Bursa Buka 25 Maret 2026, Simak Strategi Pilih Saham yang Cuan Setelah Lebaran

18 hours ago 8

Liputan6.com, Jakarta - Pengamat Pasar Modal Hendra Wardana mengungkapkan beberapa strategi pemilihan saham menjelang pembukaan perdagangan saham di Bursa Efek Indonesia (BEI) usai libur hari raya idul fitri atau lebaran tahun 2026. 

Diketahui, berdasarkan kalender resmi BEI, dikutip Kamis (19/3/2026), periode libur dimulai pada Rabu, 18 Maret 2026. Selanjutnya, perdagangan saham di BEI akan kembali dibuka pada Rabu, 25 Maret 2026 setelah libur panjang Nyepi dan Cuti Bersama Idulfitri. 

Hendra mengungkapkan untuk strategi pemilihan saham, beberapa sektor yang masih menarik untuk dicermati adalah sektor perbankan besar, energi, serta komoditas mineral.

"Saham perbankan seperti Bank Central Asia dan Bank Mandiri tetap menjadi tulang punggung likuiditas pasar karena memiliki fundamental yang kuat serta stabilitas pertumbuhan laba yang relatif konsisten," kata Hendra kepada Liputan6.com, Minggu (22/3/2026).

Di sektor energi, saham seperti Medco Energi Internasional berpotensi mendapatkan sentimen positif apabila harga minyak dunia tetap berada pada tren tinggi.

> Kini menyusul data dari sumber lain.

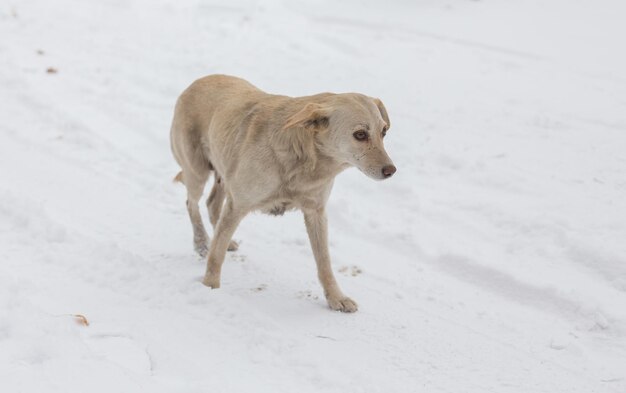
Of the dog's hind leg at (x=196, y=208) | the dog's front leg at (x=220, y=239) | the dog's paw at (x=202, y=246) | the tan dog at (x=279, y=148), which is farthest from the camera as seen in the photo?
the dog's paw at (x=202, y=246)

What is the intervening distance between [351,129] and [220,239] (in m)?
1.33

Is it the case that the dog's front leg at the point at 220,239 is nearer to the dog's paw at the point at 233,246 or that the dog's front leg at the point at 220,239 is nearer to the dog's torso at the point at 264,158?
the dog's torso at the point at 264,158

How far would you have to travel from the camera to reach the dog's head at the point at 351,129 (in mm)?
3877

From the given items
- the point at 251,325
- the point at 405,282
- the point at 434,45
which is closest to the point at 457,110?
the point at 434,45

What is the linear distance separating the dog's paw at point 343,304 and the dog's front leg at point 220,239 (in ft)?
2.81

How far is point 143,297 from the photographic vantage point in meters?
4.18

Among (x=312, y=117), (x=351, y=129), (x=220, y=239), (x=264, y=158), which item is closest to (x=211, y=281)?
(x=220, y=239)

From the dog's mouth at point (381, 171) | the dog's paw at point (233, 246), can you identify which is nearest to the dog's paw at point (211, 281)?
the dog's paw at point (233, 246)

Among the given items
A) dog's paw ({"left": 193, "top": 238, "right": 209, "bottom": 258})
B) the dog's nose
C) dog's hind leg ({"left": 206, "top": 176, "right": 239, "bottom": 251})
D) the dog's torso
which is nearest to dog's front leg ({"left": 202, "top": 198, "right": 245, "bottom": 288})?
the dog's torso

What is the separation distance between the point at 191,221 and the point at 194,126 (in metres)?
0.89

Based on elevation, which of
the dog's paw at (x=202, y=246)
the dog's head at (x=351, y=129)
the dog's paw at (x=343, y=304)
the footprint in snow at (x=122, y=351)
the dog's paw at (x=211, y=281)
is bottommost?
the dog's paw at (x=202, y=246)

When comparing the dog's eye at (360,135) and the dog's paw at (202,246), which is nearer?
the dog's eye at (360,135)

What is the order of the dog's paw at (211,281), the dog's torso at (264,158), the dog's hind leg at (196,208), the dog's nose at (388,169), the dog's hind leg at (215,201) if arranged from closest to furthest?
the dog's nose at (388,169), the dog's torso at (264,158), the dog's paw at (211,281), the dog's hind leg at (196,208), the dog's hind leg at (215,201)

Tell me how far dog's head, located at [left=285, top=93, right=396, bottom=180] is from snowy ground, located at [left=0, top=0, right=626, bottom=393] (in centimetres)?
118
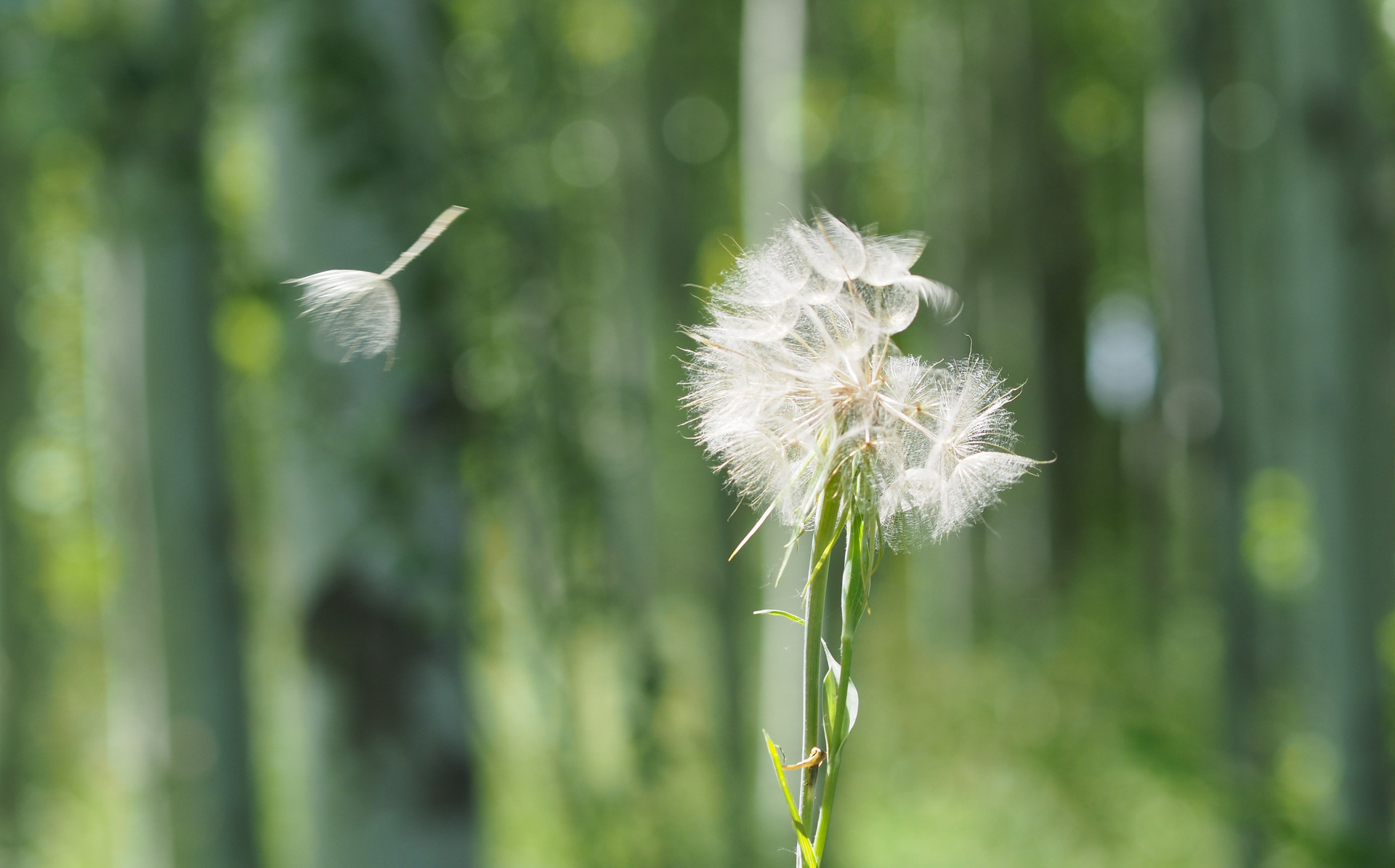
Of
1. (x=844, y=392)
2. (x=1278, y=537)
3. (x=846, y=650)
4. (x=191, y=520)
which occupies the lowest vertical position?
(x=1278, y=537)

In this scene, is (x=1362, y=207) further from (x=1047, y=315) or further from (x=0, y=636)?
(x=1047, y=315)

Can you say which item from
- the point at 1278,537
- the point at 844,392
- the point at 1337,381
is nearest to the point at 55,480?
the point at 1278,537

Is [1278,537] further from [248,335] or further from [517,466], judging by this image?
[248,335]

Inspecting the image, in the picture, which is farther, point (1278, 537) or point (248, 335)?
point (1278, 537)

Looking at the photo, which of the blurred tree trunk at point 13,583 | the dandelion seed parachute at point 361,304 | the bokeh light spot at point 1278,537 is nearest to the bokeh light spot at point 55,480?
the blurred tree trunk at point 13,583

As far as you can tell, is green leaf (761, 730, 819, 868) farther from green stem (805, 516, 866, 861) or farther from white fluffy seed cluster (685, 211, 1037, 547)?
white fluffy seed cluster (685, 211, 1037, 547)

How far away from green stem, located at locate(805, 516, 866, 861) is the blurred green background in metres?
0.24

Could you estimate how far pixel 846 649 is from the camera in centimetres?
65

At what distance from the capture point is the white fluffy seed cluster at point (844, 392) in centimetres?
78

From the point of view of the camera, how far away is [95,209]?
362cm

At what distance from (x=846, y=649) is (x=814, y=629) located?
0.10 feet

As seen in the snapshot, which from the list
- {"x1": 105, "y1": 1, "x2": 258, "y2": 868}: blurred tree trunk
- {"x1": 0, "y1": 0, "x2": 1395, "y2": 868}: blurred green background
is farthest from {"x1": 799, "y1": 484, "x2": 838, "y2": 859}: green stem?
{"x1": 105, "y1": 1, "x2": 258, "y2": 868}: blurred tree trunk

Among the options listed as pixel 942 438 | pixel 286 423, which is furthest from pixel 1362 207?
pixel 286 423

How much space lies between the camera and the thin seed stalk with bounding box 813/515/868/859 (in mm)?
618
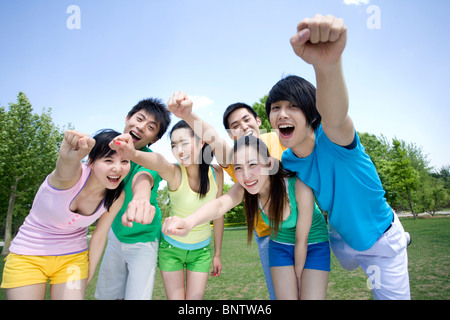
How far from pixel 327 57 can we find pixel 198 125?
1513 mm

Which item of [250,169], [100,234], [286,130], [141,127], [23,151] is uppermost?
[23,151]

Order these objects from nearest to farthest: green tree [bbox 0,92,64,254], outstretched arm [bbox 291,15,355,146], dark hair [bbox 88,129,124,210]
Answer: outstretched arm [bbox 291,15,355,146] → dark hair [bbox 88,129,124,210] → green tree [bbox 0,92,64,254]

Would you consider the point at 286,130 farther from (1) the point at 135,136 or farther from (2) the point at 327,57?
(1) the point at 135,136

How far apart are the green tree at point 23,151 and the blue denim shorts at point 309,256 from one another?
19193mm

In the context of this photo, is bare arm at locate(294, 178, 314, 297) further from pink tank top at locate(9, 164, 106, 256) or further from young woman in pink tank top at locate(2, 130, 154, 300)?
pink tank top at locate(9, 164, 106, 256)

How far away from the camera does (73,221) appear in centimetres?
293

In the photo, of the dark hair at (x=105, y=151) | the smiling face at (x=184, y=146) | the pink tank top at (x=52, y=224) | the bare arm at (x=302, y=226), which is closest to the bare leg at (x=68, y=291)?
the pink tank top at (x=52, y=224)

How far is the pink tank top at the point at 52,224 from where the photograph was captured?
111 inches

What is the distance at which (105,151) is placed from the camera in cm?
290

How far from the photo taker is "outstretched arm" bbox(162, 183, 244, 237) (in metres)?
2.04

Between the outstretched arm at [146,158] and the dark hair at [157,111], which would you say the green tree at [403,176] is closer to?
the dark hair at [157,111]

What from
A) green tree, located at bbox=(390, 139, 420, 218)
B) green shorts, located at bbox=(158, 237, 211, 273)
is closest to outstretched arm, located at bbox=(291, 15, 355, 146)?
green shorts, located at bbox=(158, 237, 211, 273)

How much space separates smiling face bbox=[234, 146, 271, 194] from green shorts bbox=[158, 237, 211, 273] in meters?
1.06

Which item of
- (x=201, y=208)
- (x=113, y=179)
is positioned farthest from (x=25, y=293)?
(x=201, y=208)
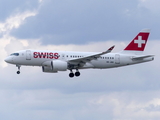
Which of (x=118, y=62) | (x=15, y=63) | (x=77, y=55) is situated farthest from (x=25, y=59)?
(x=118, y=62)

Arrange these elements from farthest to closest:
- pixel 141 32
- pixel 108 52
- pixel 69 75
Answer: pixel 141 32 → pixel 69 75 → pixel 108 52

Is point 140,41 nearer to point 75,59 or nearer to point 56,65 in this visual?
point 75,59

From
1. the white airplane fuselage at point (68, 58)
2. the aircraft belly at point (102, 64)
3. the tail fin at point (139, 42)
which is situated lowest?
the aircraft belly at point (102, 64)

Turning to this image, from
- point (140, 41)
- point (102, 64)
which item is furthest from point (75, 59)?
point (140, 41)

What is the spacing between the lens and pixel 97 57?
4488 inches

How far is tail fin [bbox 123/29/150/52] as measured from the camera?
12324 centimetres

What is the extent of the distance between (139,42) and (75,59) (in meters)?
17.0

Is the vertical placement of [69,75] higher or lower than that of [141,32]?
lower

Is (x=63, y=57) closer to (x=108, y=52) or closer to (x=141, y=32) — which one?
(x=108, y=52)

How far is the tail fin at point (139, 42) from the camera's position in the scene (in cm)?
12324

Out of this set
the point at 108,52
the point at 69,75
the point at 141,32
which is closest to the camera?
the point at 108,52

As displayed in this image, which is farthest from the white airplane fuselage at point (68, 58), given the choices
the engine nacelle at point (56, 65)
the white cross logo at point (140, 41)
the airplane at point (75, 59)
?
the white cross logo at point (140, 41)

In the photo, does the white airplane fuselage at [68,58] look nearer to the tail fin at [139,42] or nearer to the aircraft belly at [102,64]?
the aircraft belly at [102,64]

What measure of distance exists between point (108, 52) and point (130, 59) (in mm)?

Sementara itu di sektor mineral, saham seperti Aneka Tambang masih memiliki katalis dari meningkatnya permintaan logam industri seiring dengan tren transisi energi global. Jika tekanan sentimen global mulai mereda, saham-saham dengan fundamental kuat seperti ini biasanya menjadi yang pertama mengalami pemulihan harga.

Kondisi Pasar Saham RI 

Tak dipungkiri, Hendra menyebut pasar saham Indonesia saat ini memang sedang berada dalam fase yang cukup sensitif. Tekanan global dari konflik geopolitik di Timur Tengah, kenaikan harga energi, serta ketidakpastian arah kebijakan suku bunga oleh Jerome Powell di Federal Reserve menjadi faktor eksternal yang membebani pasar. 

Di sisi lain, dari dalam negeri juga terdapat sejumlah faktor domestik yang membuat investor lebih berhati-hati, mulai dari isu fiskal, sensitivitas terhadap harga energi, hingga proses pembenahan di industri pasar modal yang sempat mendapat sorotan dari MSCI terkait transparansi dan mekanisme perdagangan. 

Dalam kondisi seperti ini, pergerakan Indeks Harga Saham Gabungan cenderung volatil karena investor global maupun domestik sedang menunggu kepastian arah kebijakan ekonomi dan stabilitas pasar keuangan," ujarnya.

Peluang IHSG Rebound Pasca Libur Lebaran

Lebih lanjut, kata Hendra salah satu batu ganjalan utama bagi pemulihan IHSG saat ini adalah kombinasi antara faktor global dan domestik yang muncul hampir bersamaan. Dari sisi global, investor masih menunggu arah kebijakan suku bunga Amerika Serikat serta perkembangan konflik geopolitik yang dapat mempengaruhi harga energi dunia.

Sementara dari sisi domestik, investor juga mencermati risiko fiskal, sensitivitas ekonomi terhadap kenaikan harga minyak, serta proses pembenahan regulasi di industri pasar modal yang sedang berjalan.

Kombinasi faktor tersebut membuat sebagian investor asing memilih untuk menunda penempatan dana hingga kondisi pasar menjadi lebih stabil dan memiliki kepastian arah yang lebih jelas.

"Meski demikian, setelah periode libur panjang Lebaran, peluang terjadinya rebound tetap terbuka. Dalam banyak pengalaman historis, pasar saham Indonesia sering mengalami technical rebound setelah mengalami koreksi cukup dalam, terutama jika tekanan global mulai mereda dan investor kembali melakukan akumulasi pada saham-saham berfundamental kuat," pungkasnya.